> [EXERCISE DESCRIPTION] Recast the lines as a JSON list of strings, one string per line, with blank lines left out, starting at the first line of the items and ending at the line that contains "share confidential information".

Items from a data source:
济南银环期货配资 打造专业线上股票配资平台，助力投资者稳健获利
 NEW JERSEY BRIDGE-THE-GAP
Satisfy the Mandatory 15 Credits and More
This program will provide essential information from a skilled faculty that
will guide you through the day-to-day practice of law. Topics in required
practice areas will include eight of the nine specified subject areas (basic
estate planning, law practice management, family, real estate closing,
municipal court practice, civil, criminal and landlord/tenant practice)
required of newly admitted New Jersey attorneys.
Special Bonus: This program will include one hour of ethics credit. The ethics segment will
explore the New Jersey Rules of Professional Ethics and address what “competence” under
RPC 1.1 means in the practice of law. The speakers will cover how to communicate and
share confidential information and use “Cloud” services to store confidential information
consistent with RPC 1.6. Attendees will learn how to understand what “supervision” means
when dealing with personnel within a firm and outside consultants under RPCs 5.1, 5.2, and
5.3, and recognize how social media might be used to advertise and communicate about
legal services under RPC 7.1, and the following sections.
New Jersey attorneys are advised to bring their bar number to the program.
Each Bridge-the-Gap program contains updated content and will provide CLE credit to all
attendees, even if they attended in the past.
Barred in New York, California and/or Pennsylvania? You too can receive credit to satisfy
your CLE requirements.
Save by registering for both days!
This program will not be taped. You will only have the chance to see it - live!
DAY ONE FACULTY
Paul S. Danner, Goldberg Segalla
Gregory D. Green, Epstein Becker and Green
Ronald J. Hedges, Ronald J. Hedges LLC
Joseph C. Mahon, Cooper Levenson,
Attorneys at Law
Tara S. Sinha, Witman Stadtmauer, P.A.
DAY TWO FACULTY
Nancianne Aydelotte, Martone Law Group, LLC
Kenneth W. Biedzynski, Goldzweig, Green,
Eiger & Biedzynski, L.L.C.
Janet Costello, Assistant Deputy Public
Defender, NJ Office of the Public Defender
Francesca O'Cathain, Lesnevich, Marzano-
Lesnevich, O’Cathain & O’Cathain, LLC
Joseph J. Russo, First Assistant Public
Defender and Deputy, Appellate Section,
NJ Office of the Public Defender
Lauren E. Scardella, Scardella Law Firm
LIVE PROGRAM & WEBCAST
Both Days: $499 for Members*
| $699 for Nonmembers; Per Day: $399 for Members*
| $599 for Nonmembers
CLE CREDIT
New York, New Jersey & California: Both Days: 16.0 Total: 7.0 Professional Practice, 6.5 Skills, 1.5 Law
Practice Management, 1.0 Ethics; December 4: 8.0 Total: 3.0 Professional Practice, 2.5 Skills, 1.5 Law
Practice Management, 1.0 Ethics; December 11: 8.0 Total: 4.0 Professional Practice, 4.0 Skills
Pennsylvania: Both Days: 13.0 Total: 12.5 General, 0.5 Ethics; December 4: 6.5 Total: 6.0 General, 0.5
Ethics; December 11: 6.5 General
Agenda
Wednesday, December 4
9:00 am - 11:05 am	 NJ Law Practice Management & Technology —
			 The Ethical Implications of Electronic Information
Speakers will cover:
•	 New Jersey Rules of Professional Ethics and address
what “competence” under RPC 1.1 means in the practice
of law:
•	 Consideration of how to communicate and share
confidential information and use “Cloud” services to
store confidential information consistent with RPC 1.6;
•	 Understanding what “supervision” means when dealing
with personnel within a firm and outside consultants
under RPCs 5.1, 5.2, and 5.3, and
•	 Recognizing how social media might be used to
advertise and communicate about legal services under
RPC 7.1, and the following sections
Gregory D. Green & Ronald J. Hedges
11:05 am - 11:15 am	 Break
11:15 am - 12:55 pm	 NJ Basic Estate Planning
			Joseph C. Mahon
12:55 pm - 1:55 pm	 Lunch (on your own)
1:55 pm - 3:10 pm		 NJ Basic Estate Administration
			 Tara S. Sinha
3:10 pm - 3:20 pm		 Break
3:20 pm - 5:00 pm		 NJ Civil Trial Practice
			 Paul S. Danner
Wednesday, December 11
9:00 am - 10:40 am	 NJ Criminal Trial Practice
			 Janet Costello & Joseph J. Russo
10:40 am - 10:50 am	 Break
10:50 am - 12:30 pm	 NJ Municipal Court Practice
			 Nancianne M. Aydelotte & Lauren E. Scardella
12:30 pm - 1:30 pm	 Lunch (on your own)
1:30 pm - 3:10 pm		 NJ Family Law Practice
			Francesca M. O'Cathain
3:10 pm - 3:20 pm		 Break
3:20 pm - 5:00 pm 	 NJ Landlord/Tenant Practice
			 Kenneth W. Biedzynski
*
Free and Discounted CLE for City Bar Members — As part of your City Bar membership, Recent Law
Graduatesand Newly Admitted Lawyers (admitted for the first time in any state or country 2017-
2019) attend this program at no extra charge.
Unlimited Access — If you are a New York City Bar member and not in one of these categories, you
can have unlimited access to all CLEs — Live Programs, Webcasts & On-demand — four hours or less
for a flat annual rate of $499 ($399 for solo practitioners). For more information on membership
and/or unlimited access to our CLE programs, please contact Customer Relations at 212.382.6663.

> [TASK RESULT]
[
  "济南银环期货配资 打造专业线上股票配资平台，助力投资者稳健获利",
  " NEW JERSEY BRIDGE-THE-GAP",
  "Satisfy the Mandatory 15 Credits and More",
  "This program will provide essential information from a skilled faculty that",
  "will guide you through the day-to-day practice of law. Topics in required",
  "practice areas will include eight of the nine specified subject areas (basic",
  "estate planning, law practice management, family, real estate closing,",
  "municipal court practice, civil, criminal and landlord/tenant practice)",
  "required of newly admitted New Jersey attorneys.",
  "Special Bonus: This program will include one hour of ethics credit. The ethics segment will",
  "explore the New Jersey Rules of Professional Ethics and address what “competence” under",
  "RPC 1.1 means in the practice of law. The speakers will cover how to communicate and",
  "share confidential information and use “Cloud” services to store confidential information"
]